# Exercise aim
Copy verbatim the lines starting with the one that contains "this 1020×700 image." and running through the one that contains "broken coach roof [410, 204, 768, 318]", including both.

# Dataset content
+++

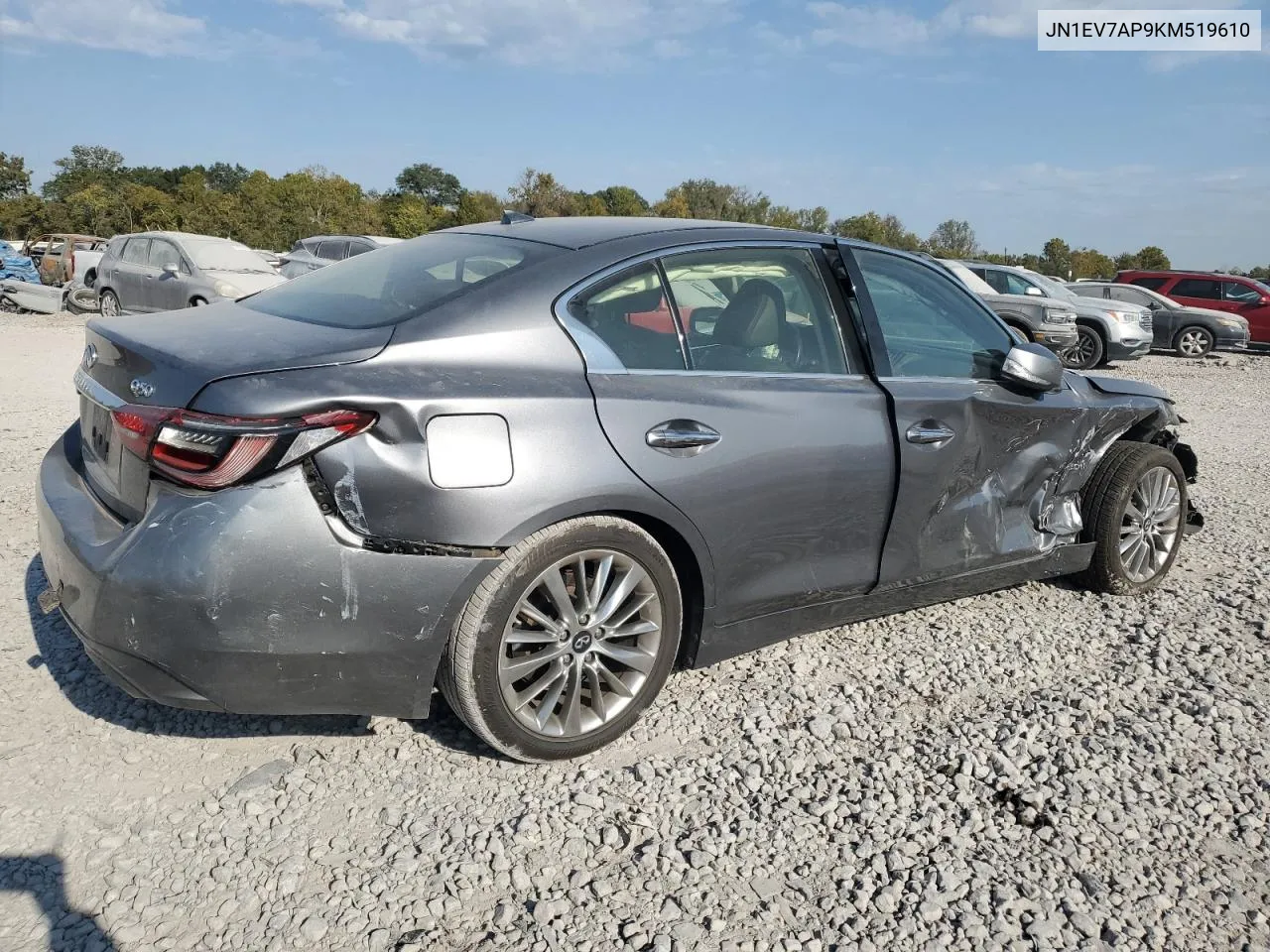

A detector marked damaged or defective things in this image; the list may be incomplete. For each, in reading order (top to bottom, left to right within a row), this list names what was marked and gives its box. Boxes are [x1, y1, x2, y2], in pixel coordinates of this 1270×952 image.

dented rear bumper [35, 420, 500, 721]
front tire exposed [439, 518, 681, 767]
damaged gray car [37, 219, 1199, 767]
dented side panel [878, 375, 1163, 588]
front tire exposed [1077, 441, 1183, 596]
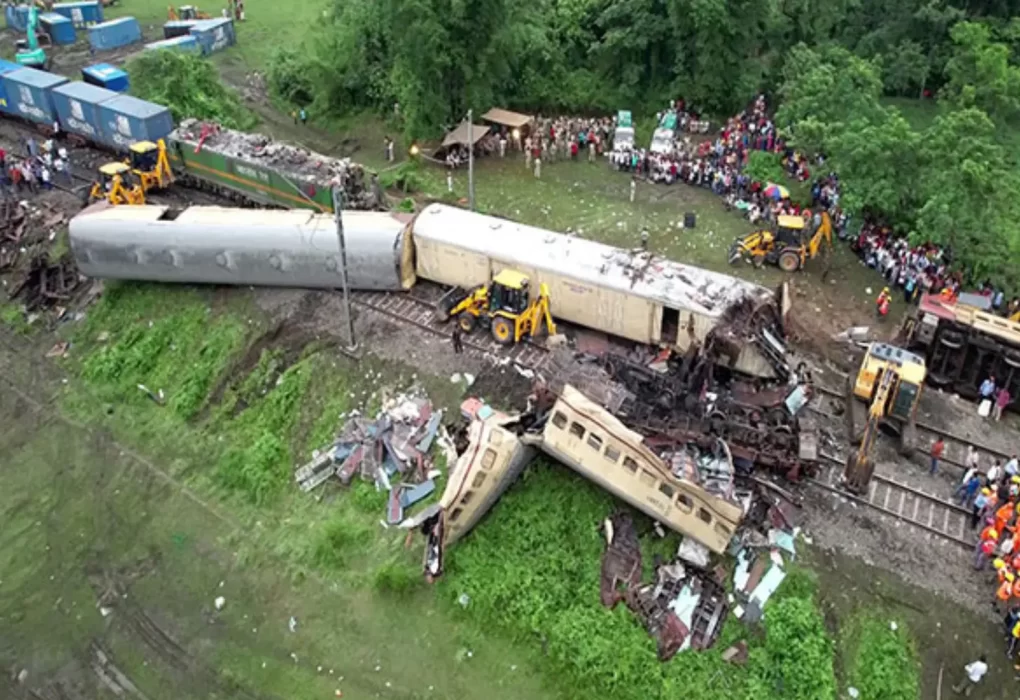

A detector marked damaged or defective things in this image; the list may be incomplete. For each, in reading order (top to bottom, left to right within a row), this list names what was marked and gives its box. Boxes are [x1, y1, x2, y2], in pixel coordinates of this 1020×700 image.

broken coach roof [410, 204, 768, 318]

+++

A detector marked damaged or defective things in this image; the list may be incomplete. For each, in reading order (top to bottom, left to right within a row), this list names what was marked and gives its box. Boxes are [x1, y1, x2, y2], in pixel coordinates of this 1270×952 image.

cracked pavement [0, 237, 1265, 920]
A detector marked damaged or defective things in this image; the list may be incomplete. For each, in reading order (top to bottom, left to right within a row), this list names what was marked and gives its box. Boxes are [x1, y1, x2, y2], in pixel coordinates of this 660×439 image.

+++

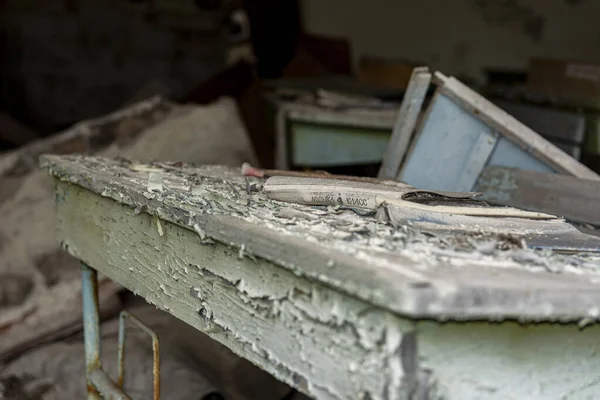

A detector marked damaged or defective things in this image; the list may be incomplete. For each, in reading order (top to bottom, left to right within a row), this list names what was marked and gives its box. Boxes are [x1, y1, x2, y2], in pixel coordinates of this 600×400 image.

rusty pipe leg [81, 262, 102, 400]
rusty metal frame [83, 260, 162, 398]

+++

# The result
A detector marked damaged or defective things in this image; the list may be incomplete. For each, in reading order (top to bottom, left to right within a row), this list names what was marked and gives its box. Boxes are [x1, y1, x2, y2], in pixel coordinates of this 1020×700 image.

broken coach roof [410, 204, 768, 318]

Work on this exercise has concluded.